Marks registered under the statute are termed as protected marks, but even the unregistered mark attains protection by virtue of the common law remedy of passing off. The fundamental aspect on which passing off action is based is to protect the rights of the trademark holder who is prior in time to use it. Once the mark attains reputation, rival traders trail up with similar or deceptively similar marks. The parameters adopted by the court in determining whether a mark is deceptively similar differ based on the nature of goods, marks class of purchaser etc.
It is often seen that the Court adopts stringent provisions while dealing with deceptive similarity in medicinal preparations. The expression ‘deceptively similar’ is defined in section 2(1) (h) of the Trademarks Act, 1999. A mark shall be deemed to be deceptively similar to another mark, if it so nearly resembles that other mark as to be likely to deceive or cause confusion. The mark is considered as deceptively similar even if there is only a probability to cause confusion. It is not essential that it should be intended to deceive or intended to cause confusion. In medicinal products, the usual defense of the defendant is that the drugs are sold only with expert’s prescription and that the test should not pertain to ordinary customers but should be whether the pharmacists and doctors would be confused. Even though various medicines are required by law to be sold per prescription, in actual practice they are sold without any such prescription.
The Calcutta High Court in Allergan Ins v. Chetana Pharmaceuticals 2007 (34) PTC 267 (Cal.) once again bench marks the tests adopted for determining deceptive similarity in medicinal products. The court lays down stringent parameters as the two medicines are applied for are for two different vital organs.
The plaintiff/Allergan claims to be a leading manufacturer in pharmaceutical products with extensive market in several major countries of the world since 1960. Allergan’s manufactures ‘Oximelazine Hydrochlorine Solution’ which is well known for its effectiveness in providing relief for non- inference red eyes and the same is marketed under the mark ‘Oxyline’. Allergan claims to have invented and adopted the same from the year 1984 and have registered the mark in various other countries, but the application is pending in India. The allegation against Defendant /Chetana Pharmaceuticals is that they have adopted colourable imitation of the impugned mark and has marketed the product with the name ‘Oxyline’. The fundamental difference between the two products is that while one is an eye drop the other is a nasal drop. It is alleged that Chetana Pharmaceuticals have adopted the same with a view to filch international reputation of Allergan Ins.

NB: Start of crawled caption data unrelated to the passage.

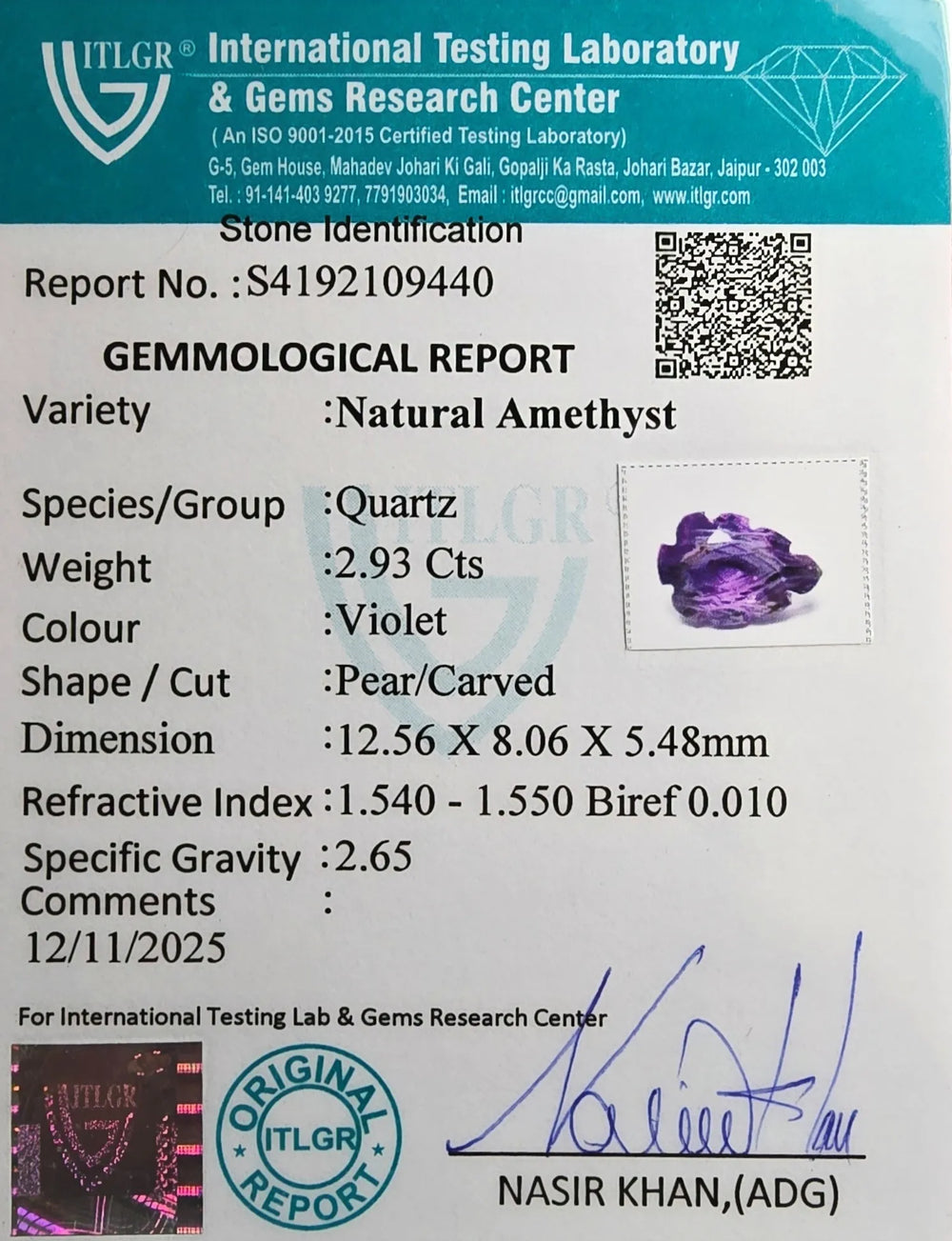 ITLGR_109440_CERTIFICATE.webp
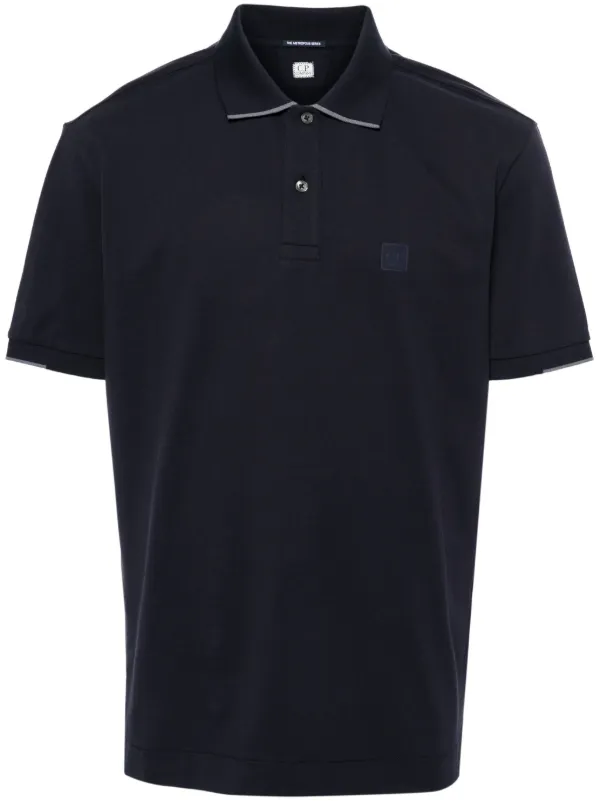 SH027A 0064472A | Garbadine K/Æ Shirt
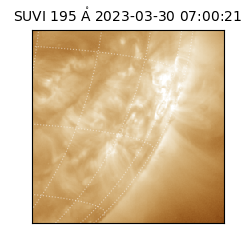 suvi - 2023-03-30T07:00:21.276000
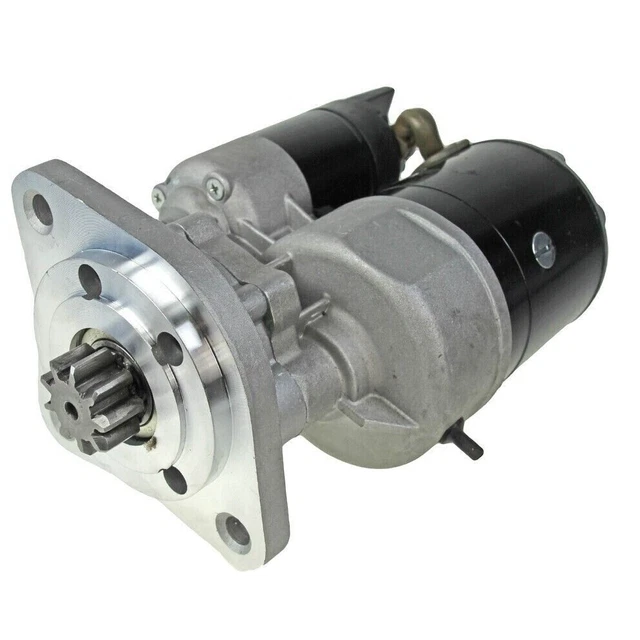 Traktoren - Deutz D4506 Und D4506A (Allrad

Allergan based its contentions on the fact that the continuous use of the mark and that it being registered in other countries have enshrined property right in the mark. It is also contented that they are the primary users of the mark and that it is dangerous to allow the two marks in the market as it is likely to cause confusion not only in the mind of the consumer but also in the mind of the pharmacist too who will be offering these products to the customers.
On the other hand Chetana Pharmaceuticals contented that as far as India is concerned, they have become senior user by virtue of the fact that they had started the usage of the mark since 1985.
While rebutting the contentions of the Chetana Pharmaceuticals, Allergan contends that presently it is a settled position of law that impact of registration and reputation in one country will have the same benefit in other countries of the world even if the same is not registered in other countries for protecting intellectual properties. Further it was pointed out that Chetana Pharmaceuticals has admitted and acknowledged in writing that Allergan is the senior user and that there has been phonetic similarity in the two marks and hence the two cannot remain side by side. It was also admitted by Chetana Pharmaceuticals through a letter that if it is found that they are the subsequent users, then they shall resort to corrective action.
The court looked into the admissibility of the letter and held that the admission does not relate to law but of fact and found no reason for ignoring this letter. It was also held that presently it is a settled position of law that if the reputation of trader with any mark or name in connection with the sale of any product is acquired in one country, it will have protectable interest in other countries irrespective of factum of registration or even factual user. Mere obtaining of drug license is not a positive indication of the use of the mark. In a passing off action, the base is the actual use of the mark with sale or before sale with advertisement and publicity. Further on the deceptive similarity of medicinal products, the court held that the two medicinal products may be meant for two separate organs, but it is dangerous to keep the same and identical mark for different products for different purposes.
The Supreme Court in Cadila Health Care Ltd v. Cadila Pharmaceuticals Ltd, 2001 PTC541 (SC) had elaborately laid down the test and guidelines in an action for passing off of an unregistered mark. The present trend reflective through a catena of cases depicts that the court adopts stringent provisions in dealing with medicinal products.